El segundo problema es que el PSOE sufre una profunda confusión entre las formas de decisión y legitimación democrática -hablamos de las primarias y de su disgregadora concepción orgánica- y lo que es una sólida oferta política y programática que les permita comunicarse y entenderse con la gente. Por eso ignoran que en este momento nadie les pide que hagan más primarias, ni pongan gente más joven, sino que respondan a las preguntas que le hacemos sobre cuestiones básicas -la consolidación fiscal, el soberanismo catalán, la lucha contra el desempleo, sus posibles coaliciones o el crecimiento insostenible del Estado de bienestar- diciendo sí o no como Cristo nos enseña.
El tercer problema es la aceleración política de todos los procesos internos, que, surgida de una compulsiva necesidad de recuperar el poder, le impide hacer serena reflexión sobre las causas de sus derrotas, evitar que todas las elecciones sean cruciales para su futuro, obligar a sus líderes a completar su currículo en menos de un año, y responder en serio -con realismo económico, estratégico y político- a los grandes retos de España y Europa.
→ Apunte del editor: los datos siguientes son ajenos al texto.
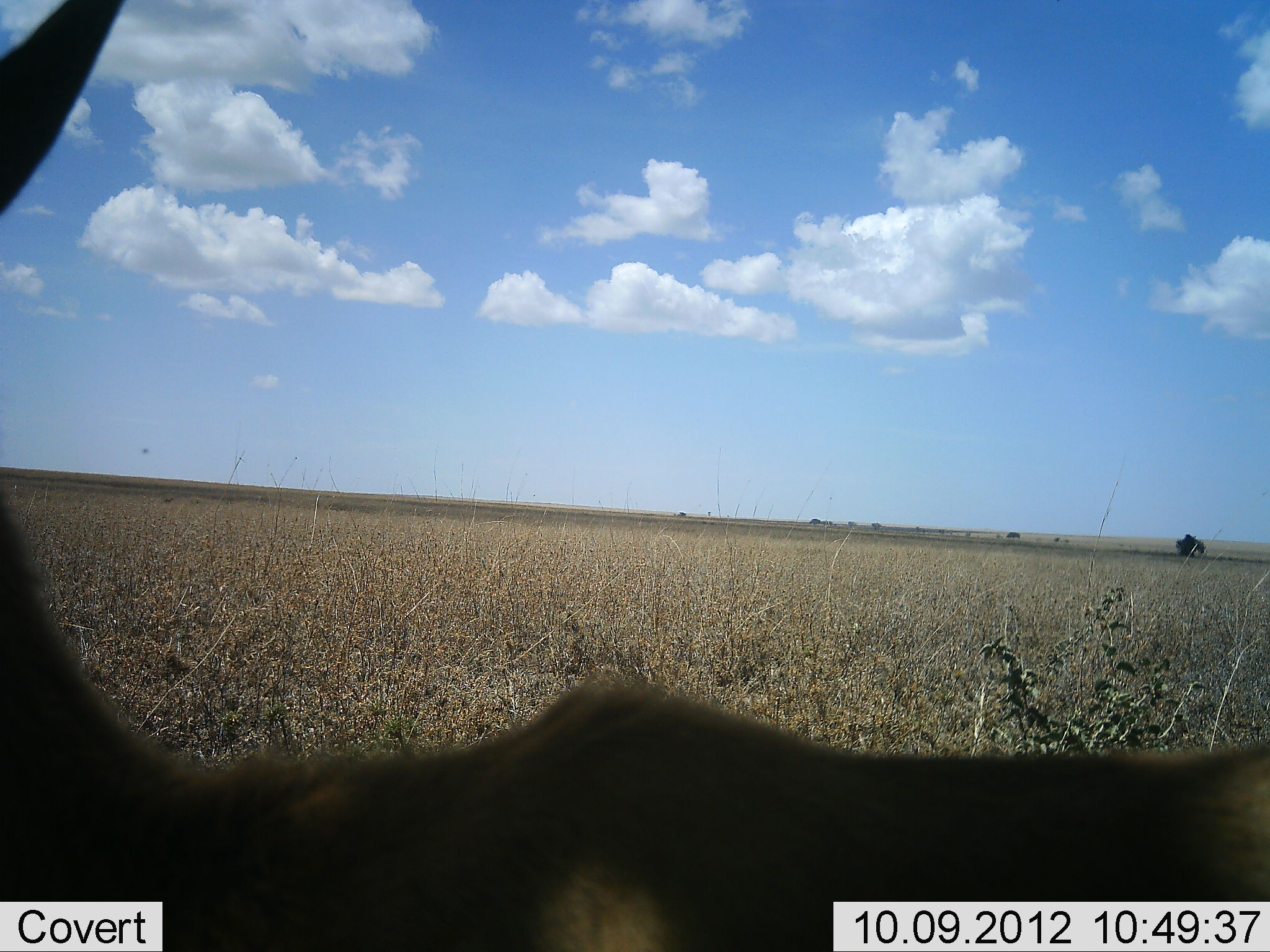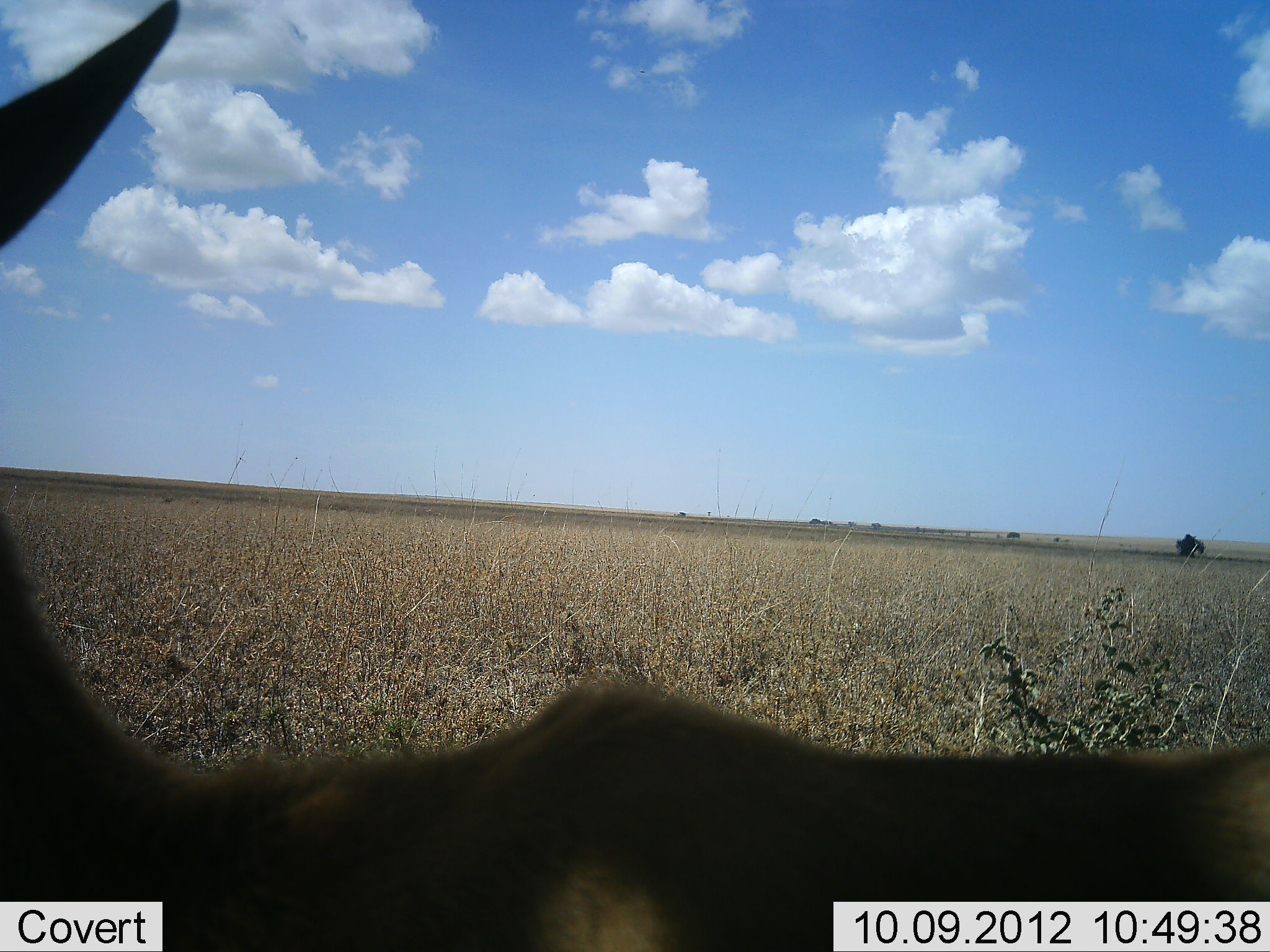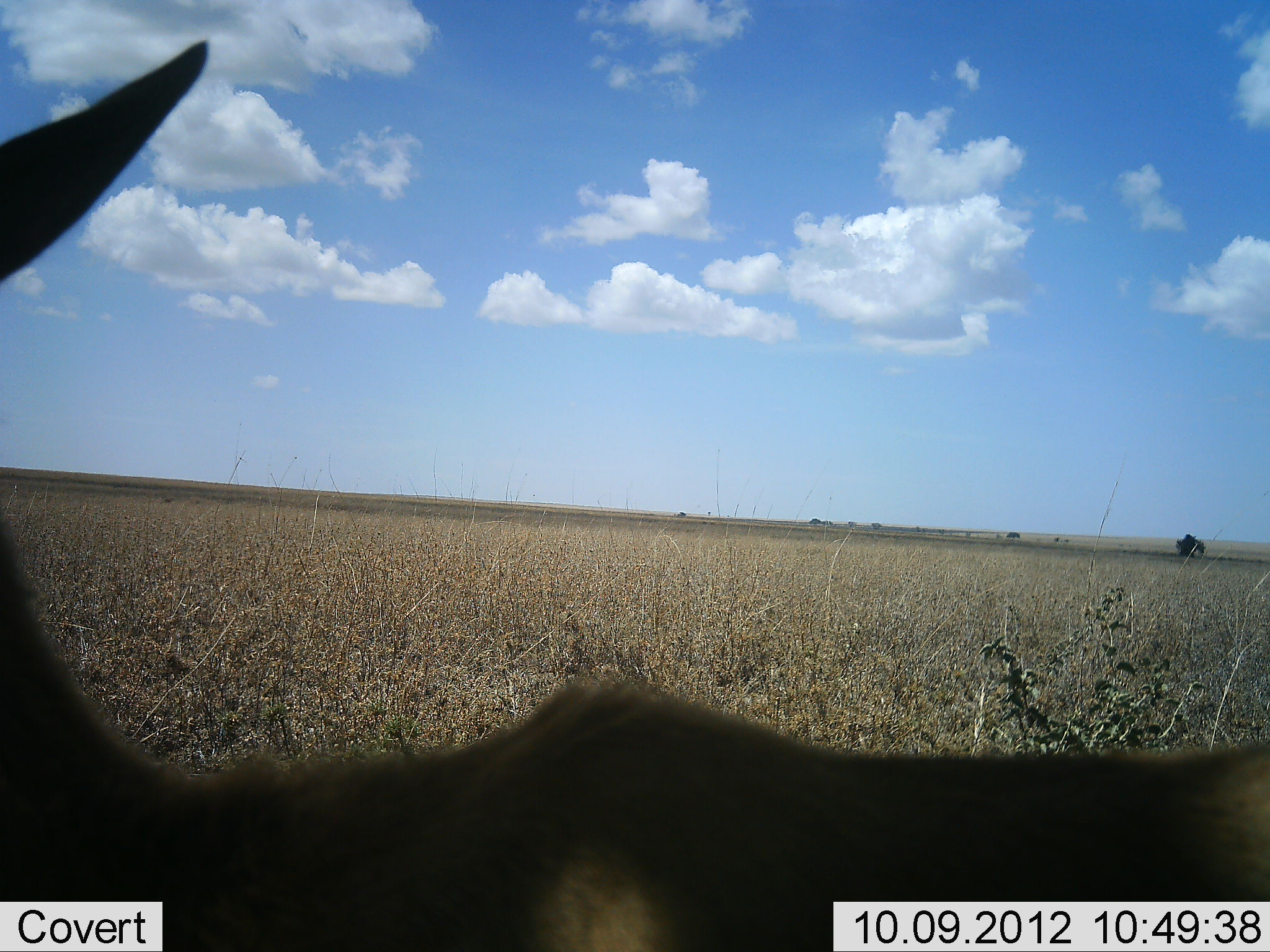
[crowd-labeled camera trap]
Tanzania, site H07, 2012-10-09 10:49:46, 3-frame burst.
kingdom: Animalia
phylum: Chordata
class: Mammalia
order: Artiodactyla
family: Bovidae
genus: Aepyceros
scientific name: Aepyceros melampus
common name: impala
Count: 1.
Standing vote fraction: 100%.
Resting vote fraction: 0%.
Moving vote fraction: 0%.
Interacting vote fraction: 0%.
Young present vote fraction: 0%.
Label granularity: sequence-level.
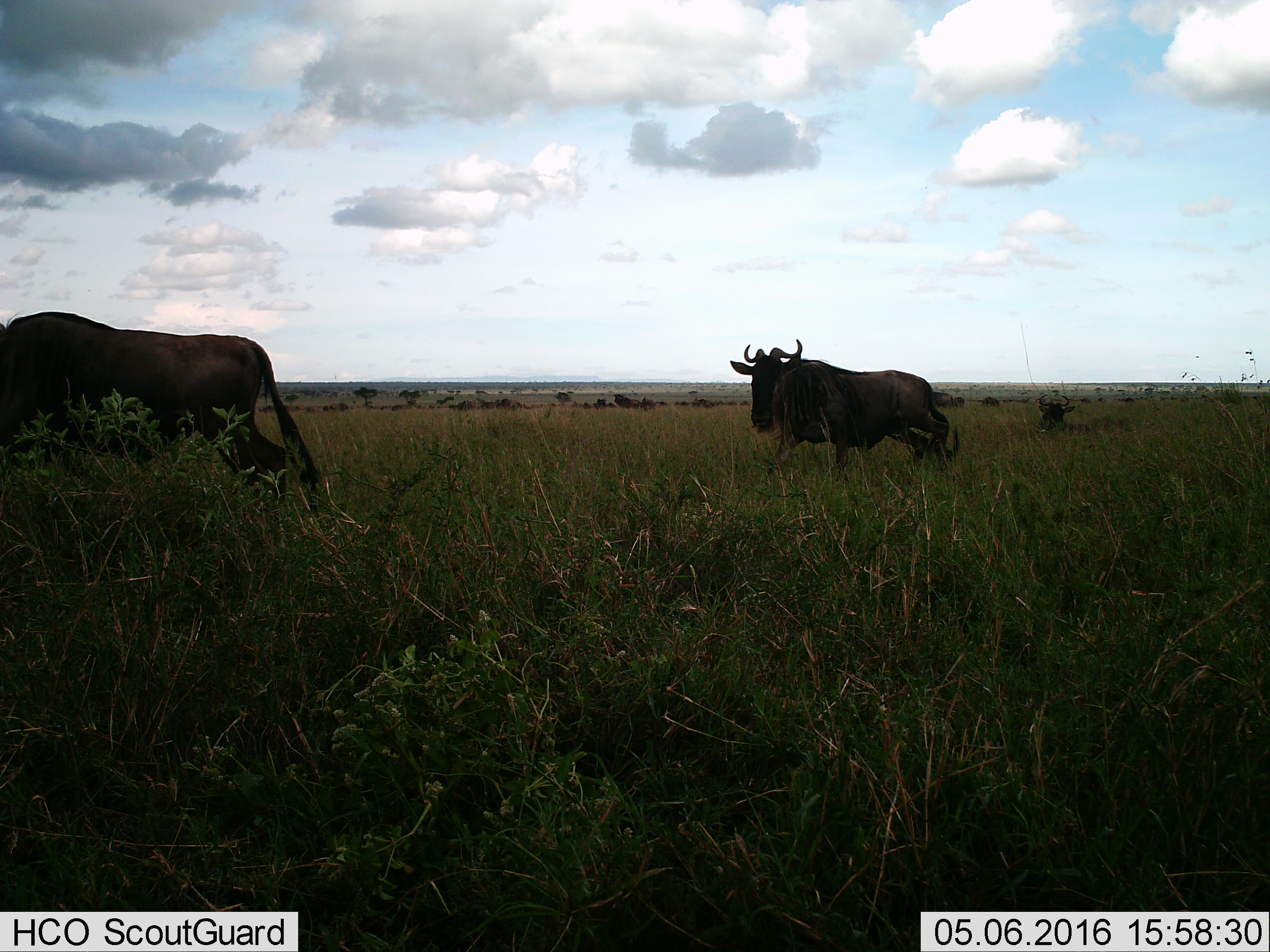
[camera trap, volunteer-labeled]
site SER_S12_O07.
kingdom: Animalia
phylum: Chordata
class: Mammalia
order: Artiodactyla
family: Bovidae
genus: Connochaetes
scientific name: Connochaetes taurinus taurinus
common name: blue wildebeest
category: wildebeestblue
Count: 2.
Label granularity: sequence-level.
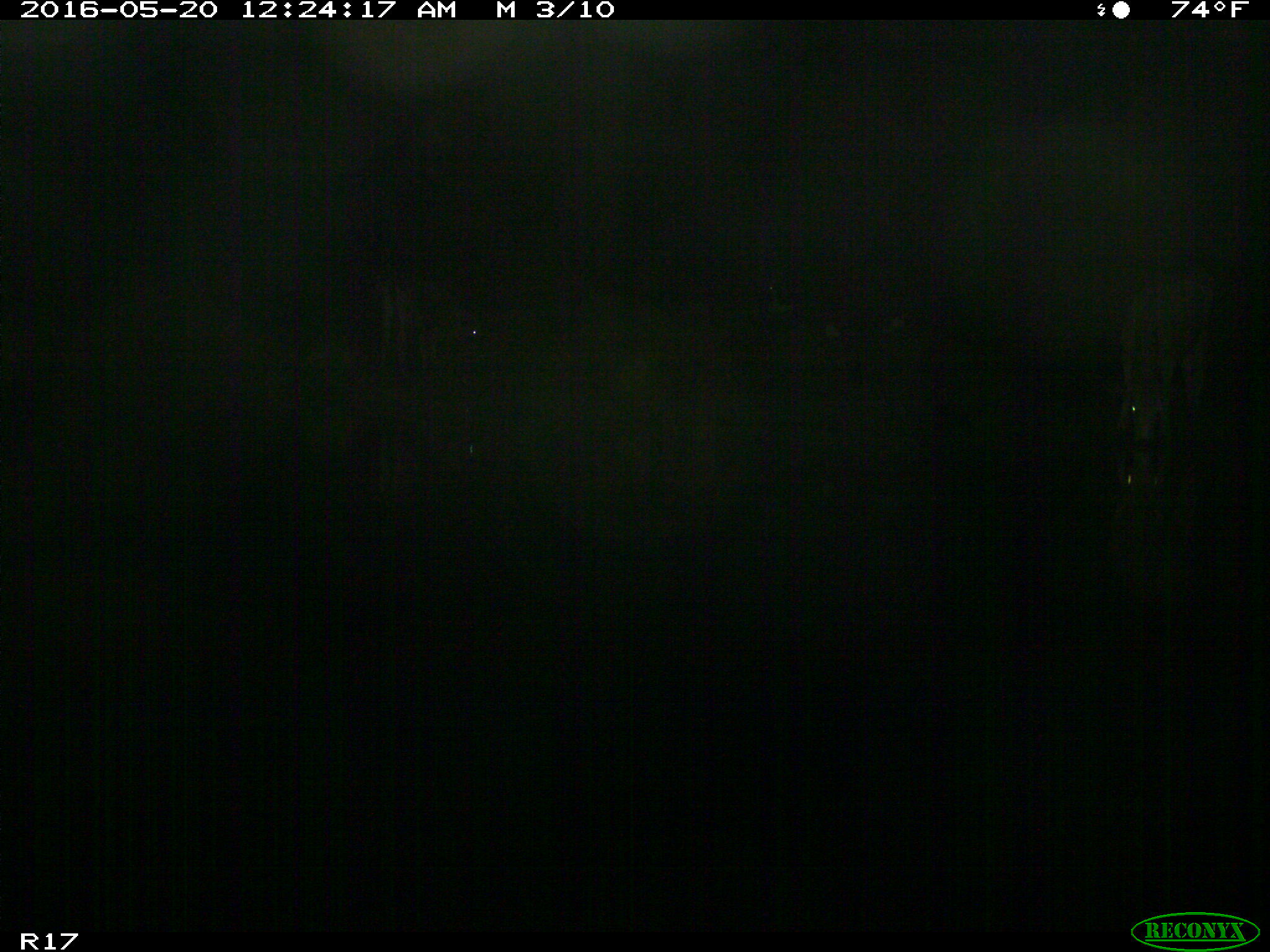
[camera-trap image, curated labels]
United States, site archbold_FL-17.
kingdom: Animalia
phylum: Chordata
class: Mammalia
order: Artiodactyla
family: Bovidae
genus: Bos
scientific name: Bos taurus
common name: domestic cow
Bos taurus (domestic cow).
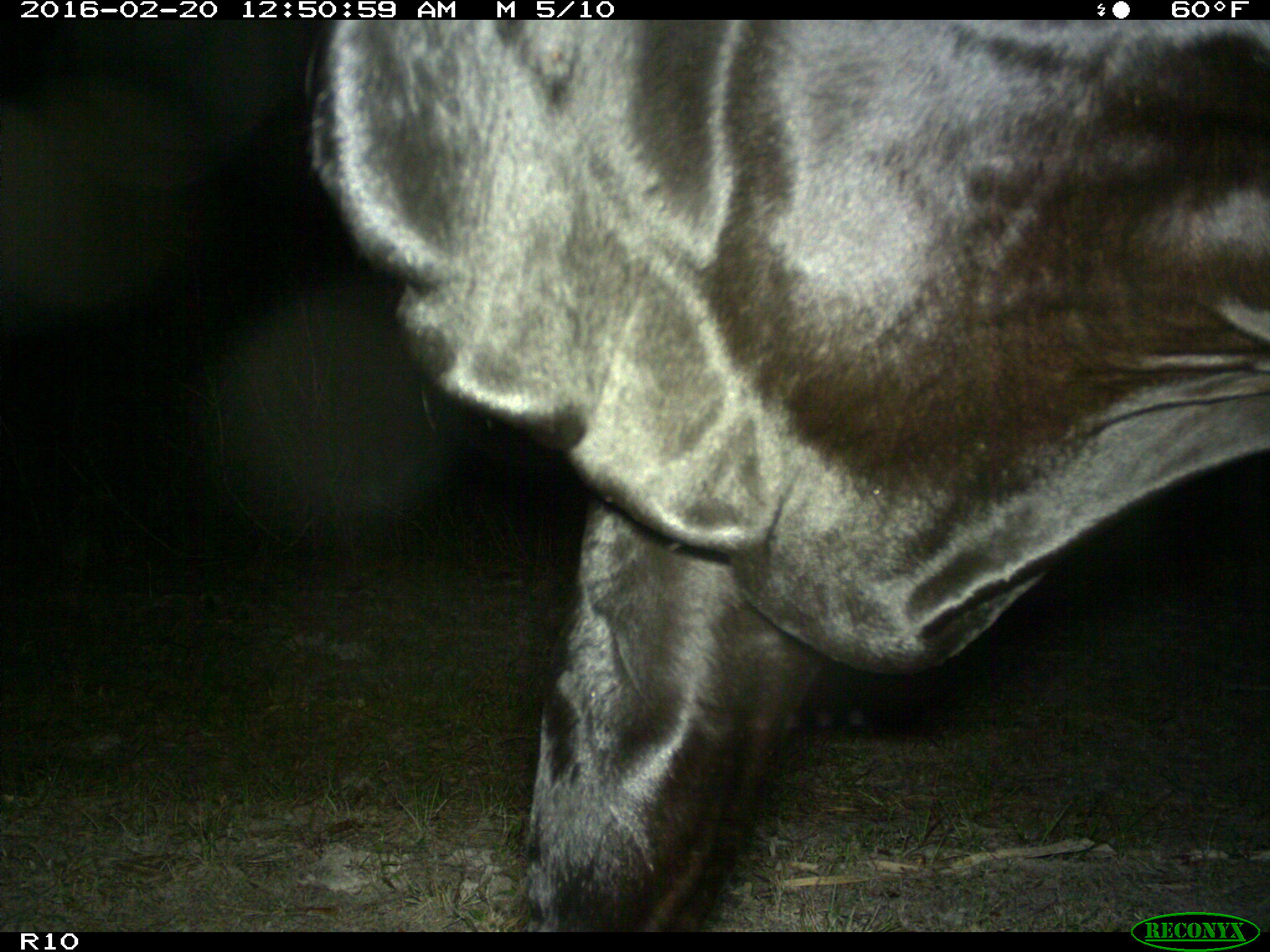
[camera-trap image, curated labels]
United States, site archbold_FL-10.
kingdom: Animalia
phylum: Chordata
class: Mammalia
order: Artiodactyla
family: Bovidae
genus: Bos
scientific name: Bos taurus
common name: domestic cow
Bos taurus (domestic cow).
Porque por esta vía no solo van a tener que asumir sus errores, sino también de los de Renzi, Hollande y Tsipras. La encuesta del CIS -con el PSOE de tercero y bajando- demuestra lo que sabe Fernando Alonso desde hace cinco años: que un buen coche no puede ganar sin buen piloto, y que un buen piloto no sirve de nada con un coche malo. Así que de competir con un mal bólido y un pésimo piloto no vale la pena ni hablar.